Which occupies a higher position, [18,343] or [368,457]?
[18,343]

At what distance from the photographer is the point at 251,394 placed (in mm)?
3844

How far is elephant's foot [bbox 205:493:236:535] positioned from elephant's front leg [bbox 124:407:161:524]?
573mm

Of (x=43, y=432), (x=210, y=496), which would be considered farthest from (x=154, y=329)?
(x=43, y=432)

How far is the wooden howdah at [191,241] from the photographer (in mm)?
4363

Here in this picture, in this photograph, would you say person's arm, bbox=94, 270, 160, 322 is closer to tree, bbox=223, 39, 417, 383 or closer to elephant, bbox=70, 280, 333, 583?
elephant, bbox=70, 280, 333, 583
* * *
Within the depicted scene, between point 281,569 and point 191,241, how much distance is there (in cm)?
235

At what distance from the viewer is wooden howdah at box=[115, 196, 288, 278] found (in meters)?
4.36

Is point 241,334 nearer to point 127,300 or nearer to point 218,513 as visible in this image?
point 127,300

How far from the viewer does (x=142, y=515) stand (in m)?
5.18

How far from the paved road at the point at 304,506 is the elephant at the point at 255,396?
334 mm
* * *
### Problem requirements
Tally the lines of the entries above that contain the string "what" and state only that number.

### Task result
2